2024-11-23 15:50:35; Aktualizacja: 2 godziny temu
Odszedł z FC Barcelony. Teraz spróbuje pokazać, że warto sprowadzić go z powrotem Fot. Vitalii Vitleo / Shutterstock.com
Łukasz Grzywaczyk
Łukasz Grzywaczyk Źródło: Transfery.info

Óscar Mingueza latem 2022 roku opuścił FC Barcelonę, której jest wychowankiem. Dobre występy w Celcie Vigo sprawiły jednak, że w ostatnim czasie łączony jest z powrotem do „Dumy Katalonii”. Hiszpan już w sobotni wieczór będzie miał okazję udowodnić swoją wartość w bezpośrednim starciu z byłym klubem.

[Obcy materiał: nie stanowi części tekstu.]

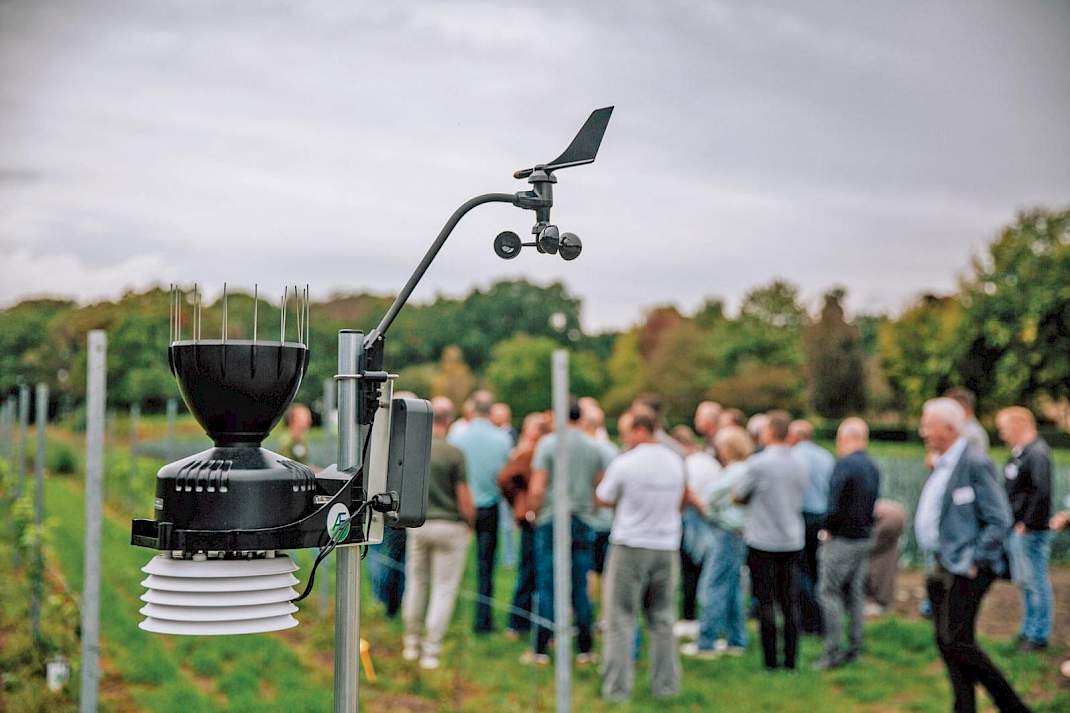 De weerstations van AgroExact meten op 2 meter hoogte de temperatuur, neerslag, luchtvochtigheid, windrichting en windsnelheid.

Óscar Mingueza w FC Barcelonie zadebiutował podczas trudnego dla niej okresu w sezonie 2020/2021 i nieoczekiwanie stał się podstawowym wyborem Ronalda Koemana na środku obrony, notując aż 39 występów w premierowej kampanii.

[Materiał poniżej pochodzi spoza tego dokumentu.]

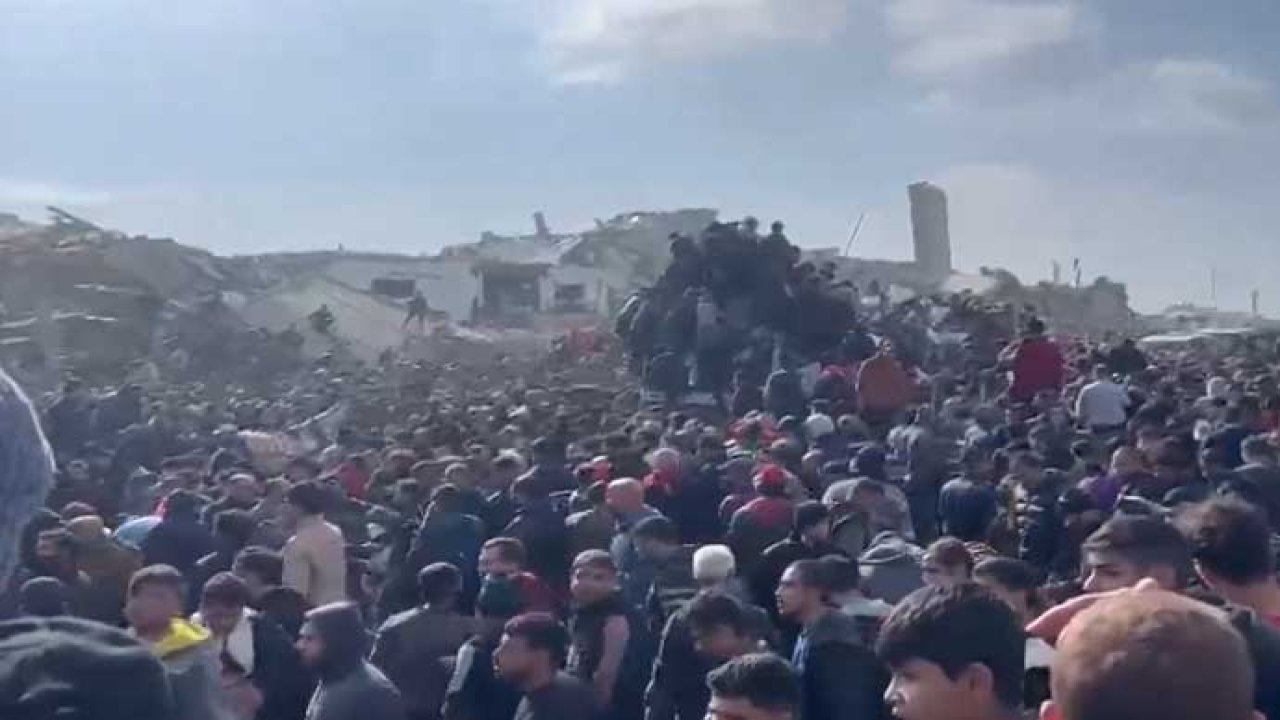 İsrail, Gıda Yardımı İçin Toplanmış Olan Binlerce Filistinliye Kurşun Yağdırdı!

Z czasem jednak było widać, że umiejętności prezentowane przez wychowanka „Blaugrany” odbiegały od oczekiwań, a dodatkowo po przyjściu Xaviego jego rola straciła na znaczeniu.

- Jeśli chodzi o przybycie Xaviego i współpracę z nim, to jakoś nie mogliśmy się dogadać. Nie lubił mnie lub coś z tych rzeczy. Powiedział, że zagram w 10 spotkaniach. Nie sądzę też, żebym miał najlepszą mentalność świata. Chodziłem trenować, żeby trenować i to samo z grą. Dlatego odszedłem z FC Barcelony. Chciałem odzyskać motywację do gry i poprawić swój futbol - mówił niedawno 25-latek, który przygodę w Katalonii zakończył na dwóch trafieniach i pięciu asystach w 55 meczach.

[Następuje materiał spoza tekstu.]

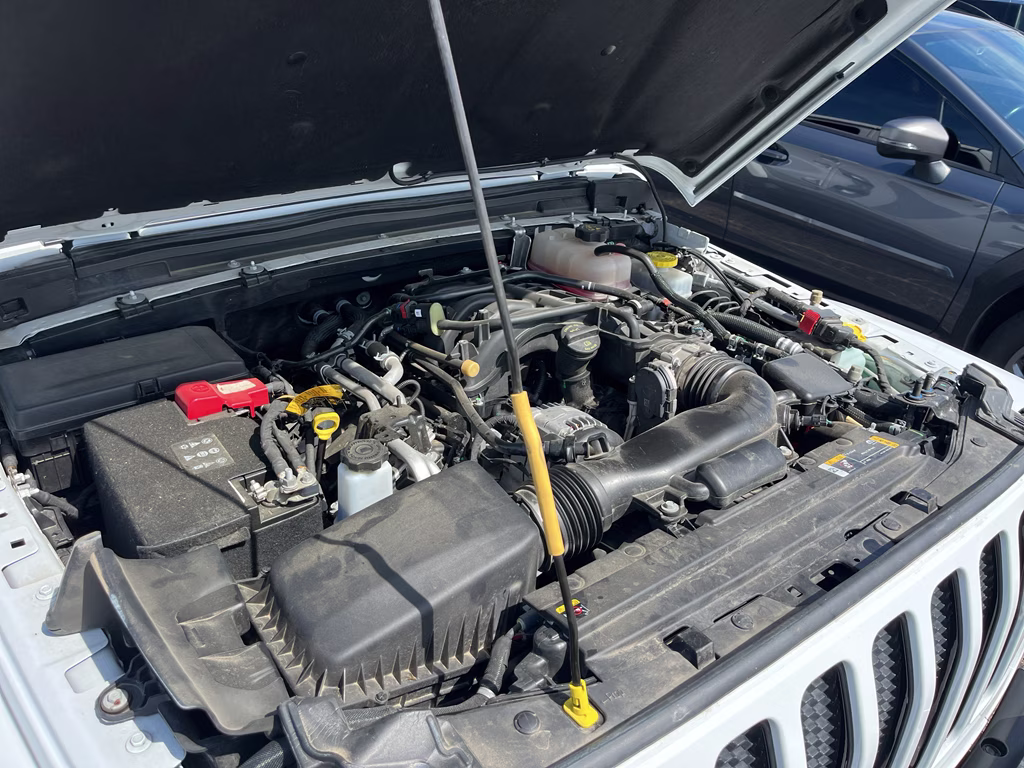 2021 Bright White Clearcoat Jeep Wrangler Unlimited Sahara Altitude 4X4 SUV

Latem 2022 roku wówczas jednokrotnego reprezentanta Hiszpanii pozyskała Celta Vigo, w której barwach notuje aktualnie przełomowy sezon. Ustawiany często na prawym wahadle Mingueza w trwających rozgrywkach LaLigi zdobył dwa gole i zanotował pięć ostatnich podań na przestrzeni 12 spotkań, co plasuje na trzecim miejscu w klasyfikacji asystentów (ex aequo z Álexem Baeną i Bryanem Zaragozą). Lepsi od niego są jedynie Raphinha (6) i Lamine Yamal (7).

Dobra dyspozycja prawego obrońcy sprawiła, że zanotował on drugi występ w drużynie narodowej, a były klub poważnie rozważa ściągnięcie go w swoje szeregi, gdzie stanowić miałby alternatywę dla Julesa Koundé.

Zdaniem Esport3 powrót Minguezy na Camp Nou wyniósłby 10 milionów euro, bowiem FC Barcelona zachowała sobie 50 procent od następnej sprzedaży, a klauzula wiążąca go z klubem z Balaídos wynosi 20 milionów euro.

Początek rywalizacji pomiędzy Celtą a Barceloną zaplanowano na 21:00.